At the time, Hayward said his staff was “exploring options for the redevelopment of the property, including the establishment of incentives for the development of high-quality, mixed-income housing opportunities.” The city held a neighborhood meeting about the project in the summer of 2013, but since then there’s been little news about future development of the 2.5-acre site, which occupies a full city block bounded by Gregory, Chase, C, and D streets.
City administrator Eric Olson told the council in October that a plan would be coming forward soon, noting that the city hoped to facilitate the development of 15 to 20 homes on the site.
That plan — cosponsored by Hayward and city councilwoman Jewel Cannada-Wynn — came forward last week, and was unanimously approved by the council Thursday evening. The city will use what’s called a request for proposals, in which the city essentially dictates what the development will include and asks developers to submit proposals that meet those specifications. The city’s redevelopment plan for the Blount site calls for single-family, market-based housing, along with a “parklike amenity” and stormwater enhancement.
“Design of the homes will be developed to fit the character of the neighborhood but enhance the housing product and provide for increased private sector reinvestment,” the agenda item reads in part. “Closure on the sale of the property could be held until a mutually satisfactory design is developed.”

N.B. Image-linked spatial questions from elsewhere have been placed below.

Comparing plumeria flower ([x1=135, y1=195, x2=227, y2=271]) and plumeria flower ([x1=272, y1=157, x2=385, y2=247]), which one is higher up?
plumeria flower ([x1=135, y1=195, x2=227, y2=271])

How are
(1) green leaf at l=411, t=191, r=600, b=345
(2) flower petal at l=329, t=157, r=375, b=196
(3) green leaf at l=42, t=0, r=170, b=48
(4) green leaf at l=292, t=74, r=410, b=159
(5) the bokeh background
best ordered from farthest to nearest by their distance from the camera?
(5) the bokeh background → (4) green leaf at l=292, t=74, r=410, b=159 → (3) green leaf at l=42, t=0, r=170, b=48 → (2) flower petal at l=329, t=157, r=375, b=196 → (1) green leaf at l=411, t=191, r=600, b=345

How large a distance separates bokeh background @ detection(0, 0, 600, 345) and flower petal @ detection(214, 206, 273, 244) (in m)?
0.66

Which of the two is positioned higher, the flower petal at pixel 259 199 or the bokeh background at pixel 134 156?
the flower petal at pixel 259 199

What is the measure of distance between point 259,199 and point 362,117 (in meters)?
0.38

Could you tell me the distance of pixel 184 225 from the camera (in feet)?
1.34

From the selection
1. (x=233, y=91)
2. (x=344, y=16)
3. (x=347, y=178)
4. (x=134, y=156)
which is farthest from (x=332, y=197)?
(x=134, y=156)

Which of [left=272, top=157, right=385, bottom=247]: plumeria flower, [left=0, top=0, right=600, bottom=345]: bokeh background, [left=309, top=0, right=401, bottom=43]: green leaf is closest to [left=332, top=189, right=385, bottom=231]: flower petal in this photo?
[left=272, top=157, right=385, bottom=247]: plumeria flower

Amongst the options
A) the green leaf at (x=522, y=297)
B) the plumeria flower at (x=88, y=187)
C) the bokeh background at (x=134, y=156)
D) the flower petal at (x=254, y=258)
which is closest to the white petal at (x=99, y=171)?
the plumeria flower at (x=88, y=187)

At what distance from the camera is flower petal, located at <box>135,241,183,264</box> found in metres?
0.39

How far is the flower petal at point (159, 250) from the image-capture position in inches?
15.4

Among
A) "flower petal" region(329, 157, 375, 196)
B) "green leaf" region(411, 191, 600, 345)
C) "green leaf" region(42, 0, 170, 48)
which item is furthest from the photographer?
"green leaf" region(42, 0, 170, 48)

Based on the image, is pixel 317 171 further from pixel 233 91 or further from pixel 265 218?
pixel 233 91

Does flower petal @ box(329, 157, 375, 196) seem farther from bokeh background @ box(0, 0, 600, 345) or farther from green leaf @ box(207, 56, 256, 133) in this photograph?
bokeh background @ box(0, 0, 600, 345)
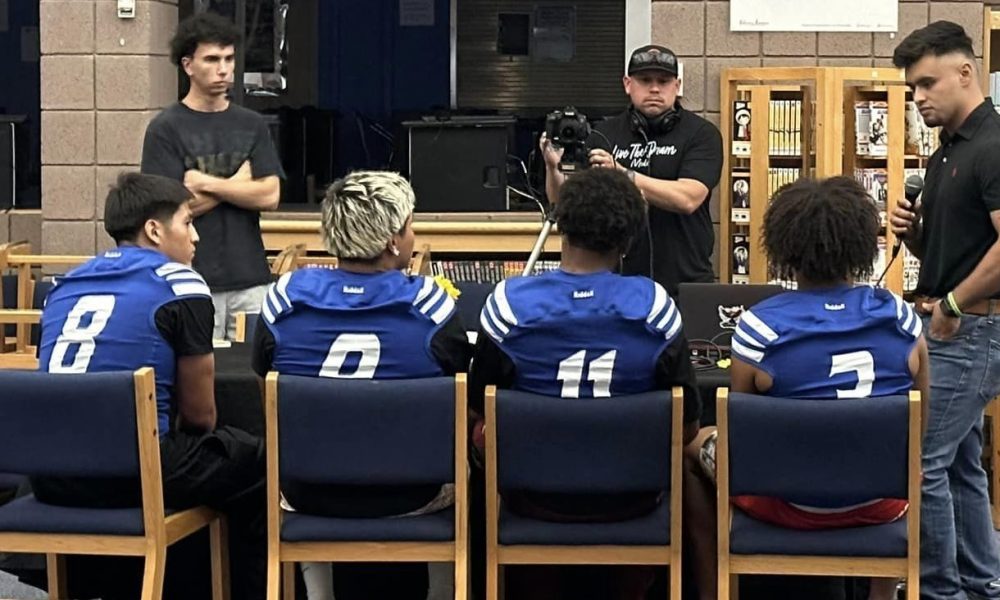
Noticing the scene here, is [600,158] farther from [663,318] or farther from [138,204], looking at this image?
[138,204]

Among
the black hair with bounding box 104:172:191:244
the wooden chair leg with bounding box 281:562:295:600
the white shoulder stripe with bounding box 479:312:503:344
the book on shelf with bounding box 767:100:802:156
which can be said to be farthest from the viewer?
the book on shelf with bounding box 767:100:802:156

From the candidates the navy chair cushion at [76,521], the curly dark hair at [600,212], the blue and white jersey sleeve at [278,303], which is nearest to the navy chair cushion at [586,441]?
the curly dark hair at [600,212]

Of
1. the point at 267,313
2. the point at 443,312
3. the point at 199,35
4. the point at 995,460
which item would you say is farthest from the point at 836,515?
the point at 199,35

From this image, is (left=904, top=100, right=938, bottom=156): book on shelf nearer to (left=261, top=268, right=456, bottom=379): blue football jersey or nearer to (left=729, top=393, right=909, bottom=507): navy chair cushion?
(left=729, top=393, right=909, bottom=507): navy chair cushion

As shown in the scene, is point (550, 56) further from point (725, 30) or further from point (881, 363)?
point (881, 363)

Hayward outlined his affordable housing agenda in an October viewpoint, though he didn’t mention the Blount School property specifically.
“Affordable housing is an integral component of regional economic development and we cannot afford to ignore the issue simply because it is a complex problem that requires multiple programs and multi-agency cooperation,” Hayward wrote. “What we propose is not a return to the large, distressed public housing complexes of yesteryear. Instead we are seeking to spur the development of innovative, aesthetically pleasing housing that preserves the character of neighborhoods.”
The establishment of a “housing initiatives fund” was also approved by the council on Thursday, along with the sale of three small surplus city-owned properties. Proceeds from those sales will be placed in the fund, which will supplement existing and future city housing programs.
The Blount School plan approved by the council Thursday doesn’t include a timeline, and it’s unclear when a winning proposal might be selected, much less when construction could begin. City officials did not immediately respond to a request for comment.